Filed Under: Cats, General Care

Are you looking for an active, playful cat that is definitely not a lap cat? Are your searching for a cat that prefers constant exploration and play? Believed to be one of the most intelligent breeds of cat, the Abyssinian or “Aby” may be just what you are looking for.

The exact origin of the Abyssinian is rather clouded. The name Abyssinian actually refers to Ethiopia. Most previous references point to Egypt for the breed origin. Today, thanks to genetic research, most agree than the breed originated near the coast of the Indian Ocean and parts of Southeast Asia. The current breed, as we know it, was developed in the United Kingdom.

The Abyssinian is a slender, short-coated, well-muscled cat with a fine bone structure and almond-shaped eyes. Their eyes may range in color from gold, to green to hazel, and even copper. A characteristic “M” shaped making is often found in the hair of the forehead.

The coat of the Abyssinian is described as “ticked.” Ticking is a term that describes how the coat has characteristic colored bands. Each hair has a base coat color with an additional three or four darker-colored bands extending from the root. Each hair is lightest at the root with the darkest “ticking” being reserved for the tip color or each hair. Ticking of the hair coat is only found in the Somali, Abyssinian and Singapura breeds of cats.

Four coat colors are accepted by the Cat Fanciers’ Association or CFA and are described as ruddy or usual, blue, fawn, and sorrel. A ruddy or usual coat has a reddish-brown base with black ticking. Sorrel has a cinnamon or yellowish-brown base with chocolate ticking. A blue Abyssinian has a beige color base with blue ticking and fawn abys have a light-cream base with ever darker cream ticking. There is a silver color in Abys that is not currently recognized by the Cat Fanciers’ Association. With a silver Aby, the undercoat is a pure silvery white with darker marking.

The Abyssinian is often called the clown of cats. This breed is very active and will find things to get into. Although not considered to be a lap cat because they are always on the go, Abys are friendly, affectionate and social wanting to be at the center of family attention and activity.

The average lifespan of the Abby is from 12-15 years or age. The Abyssinian is a medium-sized cat. Male cats weigh from 8 to 10 pounds on average while the female is a bit smaller running from 6 to 7 pounds.

The most common orthopedic problem in the Aby is patellar luxation.
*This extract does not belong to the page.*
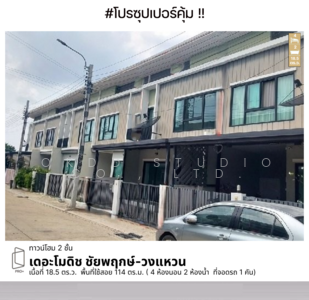 ขาย - The Modish Chaiyaphruek-Wongwaen : เดอะโมดิช ชัยพฤกษ์-วงแหวน, นนทบุรี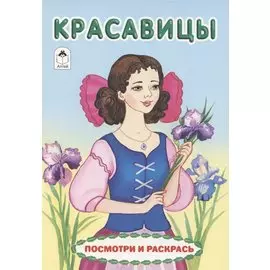 Красавицы. Посмотри и раскрась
Certain family lines of the Abyssinian are susceptible to a rare pyruvate kinase deficiency which may be an inherited cause of hemolytic anemia.

This breed of cat is also susceptible to an inherited Osmotic Fragility that is associated with a recurrent anemia, splenomegaly, weight loss and lymphocytosis.
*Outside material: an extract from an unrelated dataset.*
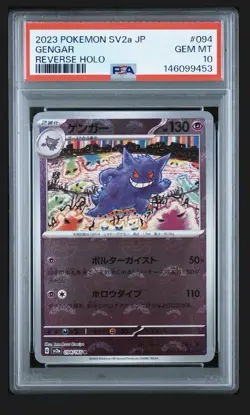 PSA 10 Gengar 094 (Poke Ball Pattern) Sv2a: Pokemon Card 151 Holo (Japanese) - Image 1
One of the more common problems with the breed centers around the teeth and gum inflammation. Frequent dental cleanings and diligent teeth brushing can prevent halitosis and tooth loss.

Kidney problems tend to plague the breed. Renal amyloidosis is a commonly seen kidney disorder in older Abyssinian cats.
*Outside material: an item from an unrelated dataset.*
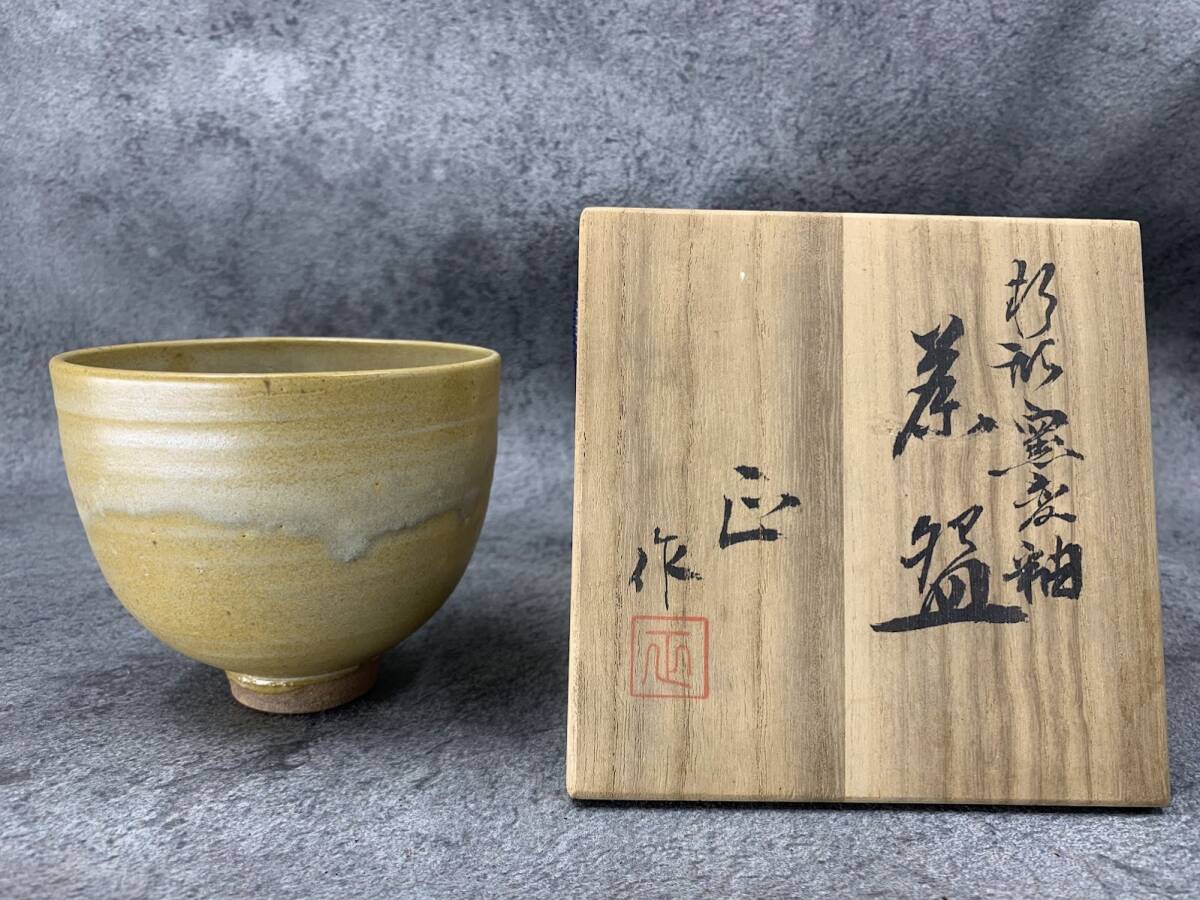 2025年最新】Yahoo!オークション -清水正(陶芸)の中古品・新品 2025年最新】Yahoo!オークション -清水正(陶芸)の中古品・新品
A recessive gene for retinal degeneration due to the rd/Ac allele has been identified. It has been found to have a widespread distribution in the Abbyssinian breed with a frequency rate of around 33% in the North American and European cat populations.

References:

http://www.cfa.org/breeds/prifiles/abyssinian.html

http://en.wikipedia.org/wiki/Abyssinian_(cat)

Hackett, Stacy. “Feline Groupie”. Cat Fancy. August 2011. Pp. 22-24.

Jordan, Elisa. “At a Glance.” Cat Fancy. November 2009. P. 24.

Menotti-Raymond, M. and VA David et al. “Widespread retinal Degenerative Disease Mutation (rdAC) discovered among a large number of popular Cat Breeds.” VET REC 186:32-38, 2010.

Shaw, Nicole and Karyn Harrell. “IMHA: Diagnosing and Treating a Complex Disease.” Veterinary Medicine. December 2008. Pp. 660-671.